The failure modes point to architectural gaps:

  1. No geometric understanding: Models fail on viewpoint/position changes because they lack 3D scene representations
  2. No language grounding: The vision-language fusion is broken — language features aren’t actually conditioning behavior
  3. No compositional generalization: Combined perturbations cause worse-than-additive failures, suggesting entangled representations

If You’re Writing Papers

Be honest about limitations. Report performance under perturbations, not just standard test sets. The field needs to stop celebrating memorization as intelligence.

The Path Forward

The LIBERO suite (original + PRO + Plus) provides a template for rigorous evaluation:

  1. Isolate failure modes: Test each type of generalization separately before mixing them
  2. Use controlled perturbations: Systematic variation beats random noise
  3. Report robustness alongside accuracy: A model that’s 80% accurate but robust beats one that’s 95% accurate but brittle

Current VLA models are impressive demonstrations of scaling. They’re not yet intelligent manipulation systems. LIBERO-PRO and LIBERO-Plus give us the tools to measure the gap.

NoteSummary

LIBERO exposed that lifelong robot learning is harder than expected. LIBERO-PRO and LIBERO-Plus exposed that our “solutions” were mostly memorization. The 95% accuracy numbers were an illusion — shift anything slightly, and models fail completely.
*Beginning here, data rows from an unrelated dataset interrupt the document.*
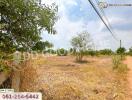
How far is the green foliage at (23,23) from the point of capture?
8.98 metres

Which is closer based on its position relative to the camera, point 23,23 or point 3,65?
point 3,65

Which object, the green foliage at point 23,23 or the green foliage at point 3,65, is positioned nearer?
the green foliage at point 3,65

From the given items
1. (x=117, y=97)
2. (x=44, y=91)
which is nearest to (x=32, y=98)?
(x=44, y=91)

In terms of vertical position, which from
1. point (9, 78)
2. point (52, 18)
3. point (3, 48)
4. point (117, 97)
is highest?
point (52, 18)

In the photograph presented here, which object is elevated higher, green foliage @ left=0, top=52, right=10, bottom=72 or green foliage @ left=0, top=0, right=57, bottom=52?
green foliage @ left=0, top=0, right=57, bottom=52

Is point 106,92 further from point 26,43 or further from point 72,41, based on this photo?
point 72,41

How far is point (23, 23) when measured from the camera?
9.31 m

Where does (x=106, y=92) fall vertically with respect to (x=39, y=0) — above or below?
below

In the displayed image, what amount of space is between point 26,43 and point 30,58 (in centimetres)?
119

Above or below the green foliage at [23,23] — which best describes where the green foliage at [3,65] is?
below

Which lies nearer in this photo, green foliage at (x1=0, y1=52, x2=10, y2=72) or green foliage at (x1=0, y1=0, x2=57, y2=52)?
green foliage at (x1=0, y1=52, x2=10, y2=72)

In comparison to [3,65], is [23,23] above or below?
above

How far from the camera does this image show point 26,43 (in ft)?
31.3

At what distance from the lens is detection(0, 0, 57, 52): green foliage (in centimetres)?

This is actually good news. We now have precise diagnostics for what’s broken: geometric reasoning, language grounding, compositional generalization. The next generation of robot policies needs to address these specifically, not just scale up on benchmark-matched data.

References

  1. Liu, B., Zhu, Y., Gao, C., Feng, Y., Liu, Q., Zhu, Y., & Stone, P. (2023). LIBERO: Benchmarking Knowledge Transfer for Lifelong Robot Learning. NeurIPS 2023.

  2. Zhou, X., Xu, Y., Tie, G., Chen, Y., Zhang, G., Chu, D., Zhou, P., & Sun, L. (2024). LIBERO-PRO: Towards Robust and Fair Evaluation of Vision-Language-Action Models Beyond Memorization. arXiv preprint.

  3. OpenMOSS. (2024). LIBERO-Plus: In-depth Robustness Analysis of Vision-Language-Action Models. arXiv preprint.

  4. Yu, T., Quillen, D., He, Z., Julian, R., Hausman, K., Finn, C., & Levine, S. (2020). Meta-World: A Benchmark and Evaluation for Multi-Task and Meta Reinforcement Learning. CoRL 2020.